The reply should contain every line of the data, repeated exactly, and no pictures.

(Stored items)
○ ○ ○ ○ ○

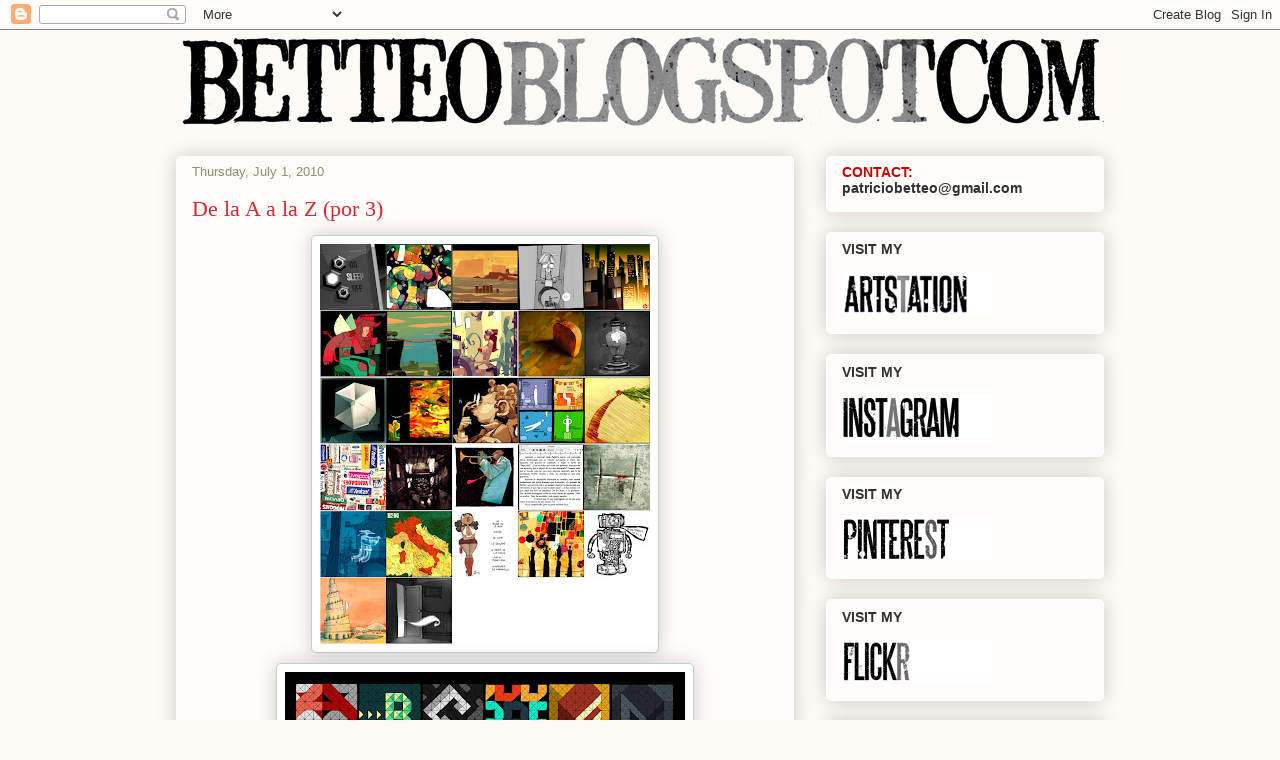

--- FILE ---
content_type: text/html; charset=UTF-8
request_url: https://betteo.blogspot.com/b/stats?style=BLACK_TRANSPARENT&timeRange=ALL_TIME&token=APq4FmAvLj33w-O7EmoVgiG_pwA_Buk-HY24cZ_pl7pmhvwtYf-BCqfYuhO7mOL7W3E1RABRJ5mpC3DkRreb0vWx5oNcS97rpw
body_size: -18
content:
{"total":1048420,"sparklineOptions":{"backgroundColor":{"fillOpacity":0.1,"fill":"#000000"},"series":[{"areaOpacity":0.3,"color":"#202020"}]},"sparklineData":[[0,21],[1,12],[2,13],[3,12],[4,4],[5,9],[6,14],[7,30],[8,61],[9,6],[10,4],[11,4],[12,64],[13,99],[14,5],[15,2],[16,17],[17,12],[18,11],[19,17],[20,23],[21,14],[22,5],[23,11],[24,7],[25,21],[26,14],[27,9],[28,19],[29,3]],"nextTickMs":1200000}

○ ○ ○ ○ ○

## Task solution
--- FILE ---
content_type: text/html; charset=UTF-8
request_url: https://betteo.blogspot.com/b/stats?style=BLACK_TRANSPARENT&timeRange=ALL_TIME&token=APq4FmAvLj33w-O7EmoVgiG_pwA_Buk-HY24cZ_pl7pmhvwtYf-BCqfYuhO7mOL7W3E1RABRJ5mpC3DkRreb0vWx5oNcS97rpw
body_size: -18
content:
{"total":1048420,"sparklineOptions":{"backgroundColor":{"fillOpacity":0.1,"fill":"#000000"},"series":[{"areaOpacity":0.3,"color":"#202020"}]},"sparklineData":[[0,21],[1,12],[2,13],[3,12],[4,4],[5,9],[6,14],[7,30],[8,61],[9,6],[10,4],[11,4],[12,64],[13,99],[14,5],[15,2],[16,17],[17,12],[18,11],[19,17],[20,23],[21,14],[22,5],[23,11],[24,7],[25,21],[26,14],[27,9],[28,19],[29,3]],"nextTickMs":1200000}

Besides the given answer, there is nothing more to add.